Tinha meros 22 anos.

Quando conhece Mário Lago, grava “Enquanto houver saudade” e “Nada além”. Esta última inaugura o canto moderno no Brasil, sem a voz empostada.

No carnaval de 1939, Orlando apresenta o clássico “A jardineira”.

Em um show em Campinas, recebe o valor de 15 mil dólares por uma única apresentação.

Em 1940, numa apresentação em uma rádio em São Paulo, reuniu 150 mil pessoas no centro da cidade, que contava com 900 mil habitantes.

Nessa noite, ocorreu um episódio que acompanharia Orlando por toda sua vida. Sofrendo de insônia, não conseguindo dormir, liga para o serviço de quarto. Um enfermeiro aplica injeções de morfina. Além de rapidamente viciante, ele já tinha experimentado essa substância em altas doses, quando se acidentou no pé.
Segundo muitos, Orlando se viciou em morfina a partir desse dia.

O ritmo intenso de viagens é desgastante. Apesar dos discos lançados um após o outro, Orlando se mostra infeliz.

Alcoolizado, rescinde todos os contratos com a RCA Victor e outros. Mantém apenas o vínculo com a Rádio Nacional.  

No dia de sua última gravação pela RCA, Orlando se aplica uma dose cavalar de morfina, canta “Terra boa”, “Faixa de cetim”, vira-se para os músicos e avisa que a próxima canção seria sua última gravação pelo selo.

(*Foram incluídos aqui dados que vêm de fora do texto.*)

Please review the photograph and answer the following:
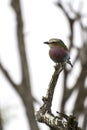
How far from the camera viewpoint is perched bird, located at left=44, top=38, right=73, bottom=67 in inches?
55.1

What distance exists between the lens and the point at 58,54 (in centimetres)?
140

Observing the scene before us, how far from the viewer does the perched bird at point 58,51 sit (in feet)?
4.59

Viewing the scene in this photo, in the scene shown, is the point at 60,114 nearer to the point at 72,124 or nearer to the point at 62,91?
the point at 72,124

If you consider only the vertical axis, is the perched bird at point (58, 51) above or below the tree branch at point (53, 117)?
above

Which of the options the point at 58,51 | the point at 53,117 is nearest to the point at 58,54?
the point at 58,51

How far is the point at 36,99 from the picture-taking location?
4.29m

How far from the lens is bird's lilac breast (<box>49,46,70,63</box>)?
1400mm

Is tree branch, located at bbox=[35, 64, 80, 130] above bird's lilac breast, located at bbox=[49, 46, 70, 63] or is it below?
below

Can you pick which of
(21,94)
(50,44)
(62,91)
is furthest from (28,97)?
(50,44)

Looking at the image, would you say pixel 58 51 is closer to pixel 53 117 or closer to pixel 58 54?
pixel 58 54

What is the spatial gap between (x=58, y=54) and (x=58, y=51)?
10mm

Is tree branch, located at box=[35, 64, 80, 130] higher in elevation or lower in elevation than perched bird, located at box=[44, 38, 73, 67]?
lower

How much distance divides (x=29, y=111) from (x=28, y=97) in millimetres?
221

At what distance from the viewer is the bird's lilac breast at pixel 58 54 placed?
55.1 inches
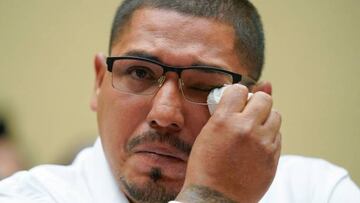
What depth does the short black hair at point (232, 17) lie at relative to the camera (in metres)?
1.68

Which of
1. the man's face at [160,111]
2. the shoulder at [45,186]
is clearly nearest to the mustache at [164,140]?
the man's face at [160,111]

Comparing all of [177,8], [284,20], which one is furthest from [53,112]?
[177,8]

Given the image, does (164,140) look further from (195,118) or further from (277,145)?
(277,145)

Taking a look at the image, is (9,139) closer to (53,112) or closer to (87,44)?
(53,112)

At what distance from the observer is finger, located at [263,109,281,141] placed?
1.32m

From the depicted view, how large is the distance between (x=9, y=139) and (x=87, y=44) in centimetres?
99

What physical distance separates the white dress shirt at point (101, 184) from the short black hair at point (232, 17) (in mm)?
431

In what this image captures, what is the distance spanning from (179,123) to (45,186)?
532 mm

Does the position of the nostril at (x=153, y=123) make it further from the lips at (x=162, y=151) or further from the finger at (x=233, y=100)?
the finger at (x=233, y=100)

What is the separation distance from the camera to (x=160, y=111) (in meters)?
1.45

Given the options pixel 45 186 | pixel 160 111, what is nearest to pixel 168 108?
pixel 160 111

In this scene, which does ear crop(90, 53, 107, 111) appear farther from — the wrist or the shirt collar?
the wrist

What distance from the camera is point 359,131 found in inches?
134

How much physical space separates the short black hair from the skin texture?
34mm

Passa um tempo livre, ao lado de sua namorada, a atriz Zezé Fonseca.

Nessa época ele é atacado por uma gengivite ulcerativa conhecida como “Guna”. Após um procedimento dentário atrapalhado, passa a sofrer de dores dentárias muito fortes. Resultado: mais morfina para agüentar a dor... Apesar de ser um droga controlada, no mercado negro era adquirida facilmente.

Orlando conhece dois traficantes na Lapa e passa a ser o cliente mais assíduo deles. Conforme o consumo aumentava, o preço subia.

Zezé Fonseca chega a se internar com Orlando, tentando fazê-lo largar o vício. Somando-se a esse quadro dramático, Orlando perdeu todos os dentes superiores e passou a usar dentadura.

Tentando largar a morfina, Orlando se afundou completamente no álcool. Zezé desiste e abandona o “cantor das multidões”.

Orlando agora está constantemente, bêbado, maltrapilho e não conseguia mais cantar – nem se apresentar para fazê-lo.

No carnaval de 1943, pela gravadora Odeon, ainda grava duas faixas, mas sua voz não soa mais tão bem e seu imenso público se dispersa.

Chegando aos 30 anos, não era mais o jovem que emocionava ao cantar. Era agora amargurado, drogado, bêbado e sua voz caiu no lugar-comum.

Em 1946, a rádio Nacional o dispensa. Em 1948, é a vez da Odeon, que põe um fim na sua carreira.
Sua nova esposa consegue interná-lo para tratar o alcoolismo. Quanto à morfina, provavelmente foi substituída pelo Demerol, uma espécie de morfina sintética.

Em 1952, após acidente de trânsito, morre Francisco Alves. Este foi outro baque terrível na vida de Orlando. No entanto, recebe convite da Rádio Nacional para cantar em uma homenagem a seu padrinho.

Orlando aproveita bem a chance e faz uma apresentação memorável. Assina com o selo Copacabana. Três anos depois, retorna à Odeon. Em 1959, assina de novo com na RCA. Segue carreira nas décadas seguintes, embora sem nem mesmo sombra do que fora no passado.

Morreu em 1978, de isquemia cerebral.


Rubem L. de F. Auto


Fonte: livro “A vida louca da MPB”

2 comentários:

  1. Me lembro bem quando ele morreu,o programa da globo dizia Adeus Orlando Silva.

    ResponderExcluir
    Respostas
    1. Não tenho lembranças dele vivo. Só de algumas músicas que ouvia em casa. Mas respeito muito essas pessoas: alcançar o sucesso de que desfrutaram é algo reservado somente aos gênios. Não tinha a indústria musical que passou a ser capaz de fabricar sucessos - só havia o talento, nada mais.